Question about the h-principle So generally we define a differential relation to be $\mathcal{R} \subset X^{(r)}.$ In the case that $X=M\times N$ is it possible to have $\mathcal{R}=X^{(1)}$? So in this case the formal solutions would be (my guess) just fiberwise linear bundle maps that covers a continuous map and the genuine (holonomic) solutions would be bundle maps that are the derivative of a  smooth map $f: M \to N$. In none of the books (Gromov, Eliashberg & Mishachev) i have seen they treat this case. Does this mean that the case $\mathcal{R}=X^{(1)}$ cannot be treated and what i said before is plainly wrong? On the other case, if something can be said, under what conditions the h-principle (lets say surjectiveness of $\pi_0$ ) holds? 
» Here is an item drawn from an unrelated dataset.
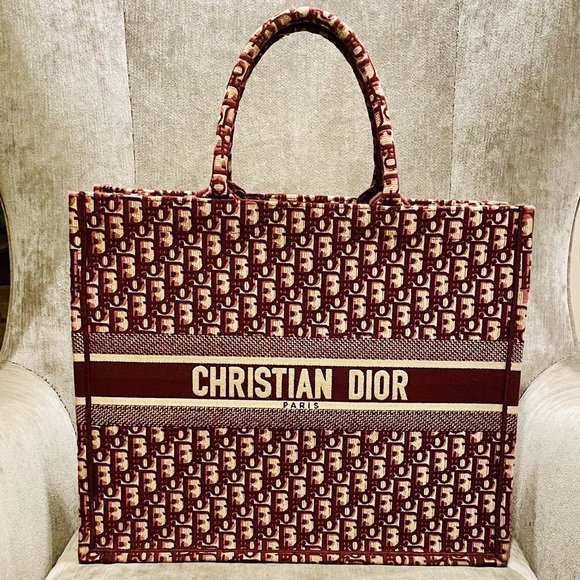 Dior | Bags | Christian Dior Large Oblique Book Tote | Poshmark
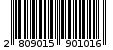 Γραμμωτός κωδικός 2809015901016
 A: Yes, it is possible to have $\mathcal{R}=X^{(1)}$, i.e. to have a system of partial differential equations that consists of no equations at all. Then as you say the formal solutions are sections of $X^{(1)} \to M$, while the holonomic solutions are sections of $X \to M$. The surjectivity is obvious, since the fibers of $X^{(1)} \to X$ are affine spaces (which Gromov points out, but you can check as an exercise), so contractible, so $\pi_0$ is onto, i.e. if you have no differential equations to solve then nothing interesting in PDE happens.
To explain the notation, $p \colon X \to M$ is a fiber bundle (or maybe something more general, but this is good enough) and $X^{(1)}$ is the set of pairs $(m,x,u)$ so that $m \in M$, $x \in X_m$, $u \colon T_m M \to T_x X$ is a linear map so that $p'(x) \circ u \colon T_m M \to T_m M$ is the identity linear map. Every section $s \colon M \to X$ gives a section $s' \colon M \to X^{(1)}$ by differentiating. A section $M \to X^{(1)}$ is holonomic if it is $s'$ for some $s$.